Ces diverses illustrations se sont conclues par la présentation de la notion de cohérence : entre modernisation et régression du droit de l’environnement, par Monsieur Vincent de Briant de l’Université Paris Est. Il expose une vision technique de la cohérence comme la liaison étroite ou l’adhérence entre deux éléments. La cohérence en droit de l’environnement est porteuse de modernité ou de modernisation (exigence de cohérence en matière d’aménagement, de logement, d’urbanisme …). Cependant un arrêt du Conseil d’Etat (CE, 20 déc. 2013, FNE), décide qu’une charte de mise en cohérence en matière de parc naturel régional, est inopposable aux tiers. L’orateur propose par ailleurs de considérer la cohérence comme la continuité territoriale excluant la possibilité d’enclaves à l’intérieur d’un parc naturel.
4. Le suivi et la mise en œuvre des normes environnementales
Madame Adélie Pomade, chercheur associée à l’Université catholique de Louvain traite de la simplification du droit de l’environnement et l’environnement du droit. Une simplification peut être issue du droit lui-même ou de la sphère sociétale. Nous assistons à une phase de co-construction de la norme juridique à venir. Des instruments de participation existent en amont dans la phase d’élaboration de la norme juridique mais aussi en aval dans le cadre d’une norme déjà applicable. À ce titre, le débat public, l’« initiative citoyenne européenne » et la science participative sont évoquées.

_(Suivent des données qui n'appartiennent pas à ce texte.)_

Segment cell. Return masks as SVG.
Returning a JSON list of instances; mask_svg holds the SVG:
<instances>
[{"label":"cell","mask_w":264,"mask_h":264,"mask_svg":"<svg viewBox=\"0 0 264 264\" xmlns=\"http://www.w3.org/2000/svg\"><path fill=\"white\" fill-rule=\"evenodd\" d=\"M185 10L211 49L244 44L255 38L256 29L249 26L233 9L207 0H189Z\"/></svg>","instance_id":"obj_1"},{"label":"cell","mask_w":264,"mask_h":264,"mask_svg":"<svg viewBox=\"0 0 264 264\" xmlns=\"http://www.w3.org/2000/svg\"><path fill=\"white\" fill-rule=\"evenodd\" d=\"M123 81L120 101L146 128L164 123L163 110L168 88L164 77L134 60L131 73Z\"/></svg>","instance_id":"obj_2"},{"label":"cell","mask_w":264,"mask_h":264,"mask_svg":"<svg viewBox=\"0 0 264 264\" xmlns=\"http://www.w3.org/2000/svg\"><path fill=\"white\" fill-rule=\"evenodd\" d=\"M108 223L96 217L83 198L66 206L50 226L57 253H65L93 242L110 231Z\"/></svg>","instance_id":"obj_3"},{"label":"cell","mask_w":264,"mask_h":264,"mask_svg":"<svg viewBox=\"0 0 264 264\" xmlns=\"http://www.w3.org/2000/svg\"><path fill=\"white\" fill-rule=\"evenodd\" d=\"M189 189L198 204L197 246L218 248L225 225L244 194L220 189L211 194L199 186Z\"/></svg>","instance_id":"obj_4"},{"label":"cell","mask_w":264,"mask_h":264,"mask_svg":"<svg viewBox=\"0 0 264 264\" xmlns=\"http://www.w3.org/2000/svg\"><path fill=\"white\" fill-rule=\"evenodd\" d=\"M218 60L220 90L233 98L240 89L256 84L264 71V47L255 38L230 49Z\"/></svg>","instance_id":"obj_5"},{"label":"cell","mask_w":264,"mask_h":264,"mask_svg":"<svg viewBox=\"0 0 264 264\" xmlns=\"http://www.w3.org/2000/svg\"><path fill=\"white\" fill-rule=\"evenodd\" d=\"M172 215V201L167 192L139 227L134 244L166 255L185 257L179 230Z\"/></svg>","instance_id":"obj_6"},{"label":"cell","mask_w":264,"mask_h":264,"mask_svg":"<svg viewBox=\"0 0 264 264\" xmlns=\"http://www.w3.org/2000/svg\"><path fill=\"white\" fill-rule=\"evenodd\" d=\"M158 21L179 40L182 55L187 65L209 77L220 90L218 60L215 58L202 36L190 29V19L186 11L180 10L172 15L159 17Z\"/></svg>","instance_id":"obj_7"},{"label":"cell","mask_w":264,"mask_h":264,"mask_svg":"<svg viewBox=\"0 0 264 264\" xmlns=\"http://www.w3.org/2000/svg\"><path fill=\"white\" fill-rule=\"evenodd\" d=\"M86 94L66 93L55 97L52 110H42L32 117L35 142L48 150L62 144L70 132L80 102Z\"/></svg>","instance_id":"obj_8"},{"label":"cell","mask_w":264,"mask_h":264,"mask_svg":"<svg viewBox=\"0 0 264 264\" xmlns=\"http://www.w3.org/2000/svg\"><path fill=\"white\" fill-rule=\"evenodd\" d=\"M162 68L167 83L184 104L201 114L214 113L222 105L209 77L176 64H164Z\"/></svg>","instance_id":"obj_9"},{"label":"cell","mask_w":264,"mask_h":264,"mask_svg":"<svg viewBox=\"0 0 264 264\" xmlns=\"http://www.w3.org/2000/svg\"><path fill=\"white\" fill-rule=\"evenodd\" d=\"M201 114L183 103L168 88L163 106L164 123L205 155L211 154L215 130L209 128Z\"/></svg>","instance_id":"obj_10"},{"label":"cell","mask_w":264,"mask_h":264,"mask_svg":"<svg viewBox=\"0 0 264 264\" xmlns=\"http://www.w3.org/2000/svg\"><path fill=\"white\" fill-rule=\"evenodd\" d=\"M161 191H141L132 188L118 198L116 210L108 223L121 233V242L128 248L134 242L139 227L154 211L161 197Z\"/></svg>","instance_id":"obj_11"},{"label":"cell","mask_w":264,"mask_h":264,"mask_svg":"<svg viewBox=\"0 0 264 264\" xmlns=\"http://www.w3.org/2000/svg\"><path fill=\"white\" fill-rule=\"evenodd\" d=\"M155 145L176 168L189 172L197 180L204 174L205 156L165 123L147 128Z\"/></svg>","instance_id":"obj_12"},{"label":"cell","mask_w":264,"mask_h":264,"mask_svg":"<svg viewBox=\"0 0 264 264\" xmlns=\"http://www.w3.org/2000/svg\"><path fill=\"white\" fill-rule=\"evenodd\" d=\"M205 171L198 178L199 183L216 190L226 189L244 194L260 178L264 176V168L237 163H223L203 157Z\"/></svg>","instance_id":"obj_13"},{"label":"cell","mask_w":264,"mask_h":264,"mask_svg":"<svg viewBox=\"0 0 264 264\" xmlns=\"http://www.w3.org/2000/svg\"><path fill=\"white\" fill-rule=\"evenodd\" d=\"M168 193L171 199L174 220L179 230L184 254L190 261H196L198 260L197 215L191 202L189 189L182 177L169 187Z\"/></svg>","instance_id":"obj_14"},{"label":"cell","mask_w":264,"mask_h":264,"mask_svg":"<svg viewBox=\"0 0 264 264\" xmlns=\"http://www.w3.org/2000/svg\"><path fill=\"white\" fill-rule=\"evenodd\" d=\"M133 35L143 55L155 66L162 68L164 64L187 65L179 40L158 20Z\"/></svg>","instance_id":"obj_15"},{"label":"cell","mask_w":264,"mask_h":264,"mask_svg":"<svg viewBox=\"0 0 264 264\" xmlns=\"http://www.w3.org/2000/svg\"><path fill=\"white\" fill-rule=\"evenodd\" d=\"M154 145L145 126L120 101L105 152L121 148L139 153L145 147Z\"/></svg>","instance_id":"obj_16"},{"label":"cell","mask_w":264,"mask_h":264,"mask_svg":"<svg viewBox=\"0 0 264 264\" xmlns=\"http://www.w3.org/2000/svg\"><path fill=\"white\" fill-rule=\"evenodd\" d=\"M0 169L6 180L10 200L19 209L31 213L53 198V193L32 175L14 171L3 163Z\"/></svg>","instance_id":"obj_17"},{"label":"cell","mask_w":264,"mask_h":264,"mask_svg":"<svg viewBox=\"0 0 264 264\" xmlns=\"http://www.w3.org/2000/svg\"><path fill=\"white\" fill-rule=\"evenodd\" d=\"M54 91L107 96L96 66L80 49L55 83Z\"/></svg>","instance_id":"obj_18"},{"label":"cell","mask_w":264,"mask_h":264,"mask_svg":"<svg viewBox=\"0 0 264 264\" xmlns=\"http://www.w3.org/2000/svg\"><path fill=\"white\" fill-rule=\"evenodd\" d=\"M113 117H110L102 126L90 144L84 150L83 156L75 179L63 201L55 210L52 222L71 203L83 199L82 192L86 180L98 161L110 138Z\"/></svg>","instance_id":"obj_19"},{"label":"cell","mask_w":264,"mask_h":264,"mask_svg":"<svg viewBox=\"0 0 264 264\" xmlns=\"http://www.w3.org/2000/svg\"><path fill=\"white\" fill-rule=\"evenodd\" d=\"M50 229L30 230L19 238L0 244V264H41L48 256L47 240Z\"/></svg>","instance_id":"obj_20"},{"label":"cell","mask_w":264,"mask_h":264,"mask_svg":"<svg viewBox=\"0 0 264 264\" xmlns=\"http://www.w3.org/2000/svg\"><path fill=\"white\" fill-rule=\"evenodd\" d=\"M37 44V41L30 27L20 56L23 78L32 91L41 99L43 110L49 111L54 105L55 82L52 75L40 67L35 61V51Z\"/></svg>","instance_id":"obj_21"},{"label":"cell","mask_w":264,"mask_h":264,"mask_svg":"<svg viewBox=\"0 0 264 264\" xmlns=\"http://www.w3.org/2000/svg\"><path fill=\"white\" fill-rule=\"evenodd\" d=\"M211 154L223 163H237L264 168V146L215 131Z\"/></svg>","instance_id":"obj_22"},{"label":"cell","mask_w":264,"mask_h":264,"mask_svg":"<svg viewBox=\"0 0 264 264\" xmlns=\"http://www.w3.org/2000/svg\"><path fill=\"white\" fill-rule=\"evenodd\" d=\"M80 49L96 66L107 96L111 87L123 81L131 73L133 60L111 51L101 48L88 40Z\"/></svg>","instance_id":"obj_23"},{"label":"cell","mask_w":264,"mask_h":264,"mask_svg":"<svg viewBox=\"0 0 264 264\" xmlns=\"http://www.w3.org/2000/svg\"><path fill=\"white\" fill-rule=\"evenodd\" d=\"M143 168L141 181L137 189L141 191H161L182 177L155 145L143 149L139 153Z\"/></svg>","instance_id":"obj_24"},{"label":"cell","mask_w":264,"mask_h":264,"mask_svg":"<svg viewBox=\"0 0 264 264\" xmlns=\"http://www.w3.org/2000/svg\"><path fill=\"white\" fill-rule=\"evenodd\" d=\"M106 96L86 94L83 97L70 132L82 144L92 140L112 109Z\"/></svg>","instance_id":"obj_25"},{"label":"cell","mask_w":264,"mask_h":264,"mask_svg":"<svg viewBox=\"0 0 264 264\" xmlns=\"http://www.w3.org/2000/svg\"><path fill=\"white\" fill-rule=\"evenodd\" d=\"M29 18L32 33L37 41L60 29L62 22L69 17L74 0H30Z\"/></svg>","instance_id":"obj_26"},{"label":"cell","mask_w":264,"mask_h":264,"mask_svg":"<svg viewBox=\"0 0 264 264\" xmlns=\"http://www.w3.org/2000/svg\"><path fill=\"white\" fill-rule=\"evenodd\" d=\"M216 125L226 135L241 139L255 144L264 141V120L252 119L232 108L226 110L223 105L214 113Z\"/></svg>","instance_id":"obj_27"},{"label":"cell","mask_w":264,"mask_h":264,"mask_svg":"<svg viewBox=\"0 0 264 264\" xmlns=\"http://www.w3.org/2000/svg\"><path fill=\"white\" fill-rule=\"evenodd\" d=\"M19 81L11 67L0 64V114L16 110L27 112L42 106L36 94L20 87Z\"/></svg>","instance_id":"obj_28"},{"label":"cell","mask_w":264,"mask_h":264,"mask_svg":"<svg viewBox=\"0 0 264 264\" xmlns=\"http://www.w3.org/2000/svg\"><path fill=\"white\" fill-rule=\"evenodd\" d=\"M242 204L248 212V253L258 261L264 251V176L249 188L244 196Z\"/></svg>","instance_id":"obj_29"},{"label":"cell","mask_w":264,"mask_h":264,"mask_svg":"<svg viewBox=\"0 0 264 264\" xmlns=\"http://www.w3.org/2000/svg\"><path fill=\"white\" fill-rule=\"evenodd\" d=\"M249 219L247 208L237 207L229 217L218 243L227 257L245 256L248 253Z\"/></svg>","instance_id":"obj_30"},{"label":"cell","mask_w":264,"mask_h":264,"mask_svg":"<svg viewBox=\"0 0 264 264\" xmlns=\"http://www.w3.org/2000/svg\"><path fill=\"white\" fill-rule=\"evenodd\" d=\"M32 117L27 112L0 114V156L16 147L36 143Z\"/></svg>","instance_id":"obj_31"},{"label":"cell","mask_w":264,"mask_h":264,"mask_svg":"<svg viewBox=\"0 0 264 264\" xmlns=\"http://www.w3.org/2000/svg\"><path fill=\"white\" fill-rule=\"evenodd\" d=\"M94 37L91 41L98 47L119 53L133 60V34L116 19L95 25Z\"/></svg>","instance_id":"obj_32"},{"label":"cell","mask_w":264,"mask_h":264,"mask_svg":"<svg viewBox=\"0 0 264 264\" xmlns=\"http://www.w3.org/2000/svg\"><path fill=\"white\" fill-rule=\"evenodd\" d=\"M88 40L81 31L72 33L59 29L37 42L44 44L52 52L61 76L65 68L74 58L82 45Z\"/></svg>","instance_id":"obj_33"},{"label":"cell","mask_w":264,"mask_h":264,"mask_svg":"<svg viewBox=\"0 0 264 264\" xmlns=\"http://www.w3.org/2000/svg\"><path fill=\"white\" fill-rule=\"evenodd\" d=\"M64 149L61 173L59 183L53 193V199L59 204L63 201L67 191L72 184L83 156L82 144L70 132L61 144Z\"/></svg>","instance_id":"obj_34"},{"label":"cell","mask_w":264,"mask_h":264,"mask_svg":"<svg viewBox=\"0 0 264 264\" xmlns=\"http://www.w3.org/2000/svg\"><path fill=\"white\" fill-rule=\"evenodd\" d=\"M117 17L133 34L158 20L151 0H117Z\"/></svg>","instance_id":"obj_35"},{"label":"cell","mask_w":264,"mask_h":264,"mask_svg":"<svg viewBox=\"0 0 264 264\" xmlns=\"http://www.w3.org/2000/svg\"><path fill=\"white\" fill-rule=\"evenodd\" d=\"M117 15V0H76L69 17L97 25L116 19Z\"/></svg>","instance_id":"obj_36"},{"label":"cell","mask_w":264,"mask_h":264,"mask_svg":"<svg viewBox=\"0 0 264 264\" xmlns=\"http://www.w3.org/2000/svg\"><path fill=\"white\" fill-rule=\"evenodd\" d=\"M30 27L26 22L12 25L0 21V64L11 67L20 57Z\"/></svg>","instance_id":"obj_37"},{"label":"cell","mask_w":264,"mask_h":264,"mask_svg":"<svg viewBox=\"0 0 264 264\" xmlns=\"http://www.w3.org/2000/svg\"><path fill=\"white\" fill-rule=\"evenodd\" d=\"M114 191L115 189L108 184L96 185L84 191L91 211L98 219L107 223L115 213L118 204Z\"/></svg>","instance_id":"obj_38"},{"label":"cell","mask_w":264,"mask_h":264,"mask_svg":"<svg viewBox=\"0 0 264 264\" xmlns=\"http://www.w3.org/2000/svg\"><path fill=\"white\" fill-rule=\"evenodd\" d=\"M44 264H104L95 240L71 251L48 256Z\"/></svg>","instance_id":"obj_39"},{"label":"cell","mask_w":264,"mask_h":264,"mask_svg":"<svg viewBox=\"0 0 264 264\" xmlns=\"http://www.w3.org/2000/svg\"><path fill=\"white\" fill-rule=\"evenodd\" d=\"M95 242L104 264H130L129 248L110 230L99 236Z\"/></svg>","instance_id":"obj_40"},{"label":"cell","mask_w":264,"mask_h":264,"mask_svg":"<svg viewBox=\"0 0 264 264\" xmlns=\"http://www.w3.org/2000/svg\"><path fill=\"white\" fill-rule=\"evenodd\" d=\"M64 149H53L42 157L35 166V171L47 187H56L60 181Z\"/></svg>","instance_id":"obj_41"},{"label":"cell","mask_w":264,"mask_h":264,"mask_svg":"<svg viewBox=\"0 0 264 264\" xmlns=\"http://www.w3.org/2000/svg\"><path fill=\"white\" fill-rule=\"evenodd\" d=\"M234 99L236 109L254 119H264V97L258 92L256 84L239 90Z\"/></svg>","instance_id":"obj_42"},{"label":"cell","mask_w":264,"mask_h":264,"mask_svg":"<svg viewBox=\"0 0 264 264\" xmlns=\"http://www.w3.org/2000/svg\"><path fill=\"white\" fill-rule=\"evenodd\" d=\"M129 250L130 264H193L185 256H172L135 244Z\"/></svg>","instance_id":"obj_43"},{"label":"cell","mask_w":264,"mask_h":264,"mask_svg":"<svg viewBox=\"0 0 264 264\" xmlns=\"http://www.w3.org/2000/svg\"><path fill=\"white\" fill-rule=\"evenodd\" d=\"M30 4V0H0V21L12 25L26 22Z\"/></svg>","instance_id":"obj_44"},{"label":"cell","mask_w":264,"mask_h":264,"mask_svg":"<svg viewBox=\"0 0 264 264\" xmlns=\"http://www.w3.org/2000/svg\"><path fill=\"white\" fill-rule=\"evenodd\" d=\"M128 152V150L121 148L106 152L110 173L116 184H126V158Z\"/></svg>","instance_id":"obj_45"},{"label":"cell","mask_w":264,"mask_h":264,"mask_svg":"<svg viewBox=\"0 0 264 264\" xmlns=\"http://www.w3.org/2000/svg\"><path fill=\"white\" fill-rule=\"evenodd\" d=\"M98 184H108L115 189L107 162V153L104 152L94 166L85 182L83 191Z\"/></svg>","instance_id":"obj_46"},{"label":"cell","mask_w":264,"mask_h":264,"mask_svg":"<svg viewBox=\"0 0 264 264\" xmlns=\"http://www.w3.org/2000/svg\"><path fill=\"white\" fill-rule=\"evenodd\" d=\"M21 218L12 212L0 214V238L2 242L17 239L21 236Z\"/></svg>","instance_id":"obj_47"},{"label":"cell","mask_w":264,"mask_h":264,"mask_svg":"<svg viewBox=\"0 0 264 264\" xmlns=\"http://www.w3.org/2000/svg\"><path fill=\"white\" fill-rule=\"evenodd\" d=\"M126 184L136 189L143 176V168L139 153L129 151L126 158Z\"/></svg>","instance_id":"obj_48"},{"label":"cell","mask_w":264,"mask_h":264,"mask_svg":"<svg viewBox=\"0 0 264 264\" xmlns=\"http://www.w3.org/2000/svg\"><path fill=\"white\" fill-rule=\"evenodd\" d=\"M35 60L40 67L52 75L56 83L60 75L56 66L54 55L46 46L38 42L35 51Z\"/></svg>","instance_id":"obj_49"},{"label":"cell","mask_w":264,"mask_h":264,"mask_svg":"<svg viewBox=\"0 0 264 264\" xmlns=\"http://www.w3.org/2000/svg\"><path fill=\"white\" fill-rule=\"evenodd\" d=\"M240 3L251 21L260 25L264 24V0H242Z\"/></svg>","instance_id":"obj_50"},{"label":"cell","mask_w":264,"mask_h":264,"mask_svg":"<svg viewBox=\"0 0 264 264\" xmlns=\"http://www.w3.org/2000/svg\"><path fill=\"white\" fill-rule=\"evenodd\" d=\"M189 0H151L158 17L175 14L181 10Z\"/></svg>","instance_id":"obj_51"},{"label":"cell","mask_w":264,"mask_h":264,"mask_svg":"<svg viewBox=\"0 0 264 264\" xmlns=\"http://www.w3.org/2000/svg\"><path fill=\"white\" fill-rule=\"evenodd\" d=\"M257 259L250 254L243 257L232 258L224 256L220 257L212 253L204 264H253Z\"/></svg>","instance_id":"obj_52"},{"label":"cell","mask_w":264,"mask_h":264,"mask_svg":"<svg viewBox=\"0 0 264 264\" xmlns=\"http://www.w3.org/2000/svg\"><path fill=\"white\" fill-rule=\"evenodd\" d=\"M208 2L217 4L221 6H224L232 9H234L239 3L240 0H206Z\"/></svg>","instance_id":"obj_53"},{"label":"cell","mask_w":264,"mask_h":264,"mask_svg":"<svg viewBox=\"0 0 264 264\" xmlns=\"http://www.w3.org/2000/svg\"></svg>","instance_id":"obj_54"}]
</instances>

Ensuite Monsieur le Professeur François-Guy Trébulle de l’Université Paris 1 recherche les voies de l’effectivité du droit de l’environnement. Il note le recul de l’État et le recul de la police administrative en matière de protection de l’environnement. À ce titre, les acteurs de l’effectivité du droit de l’environnement et du suivi de la mise en œuvre des normes sont présentés : inspecteurs des ICPE, auxiliaires de contrôle (organismes agréés et accrédités pour les contrôle des ICPE, organisme tiers indépendant pour la vérification du reporting social, sociétal et environnemental, bureaux d’études, contrôleurs et diagnostiqueurs), et l’exploitant lui-même dans le cadre de l’auto-surveillance. Me Huglo au cours du débat rajoutera aussi le rôle de l’assureur dans la prévention des accidents. Mais ce système n’est viable que si le contrôle a porté ses fruits. L’orateur plaide donc pour une culture de l’alerte, une véritable culture de la responsabilité de l’exploitant et également de la responsabilité de l’État.
Ce beau colloque s’est enfin conclu par une table ronde présentant des pratiques du droit de l’environnement.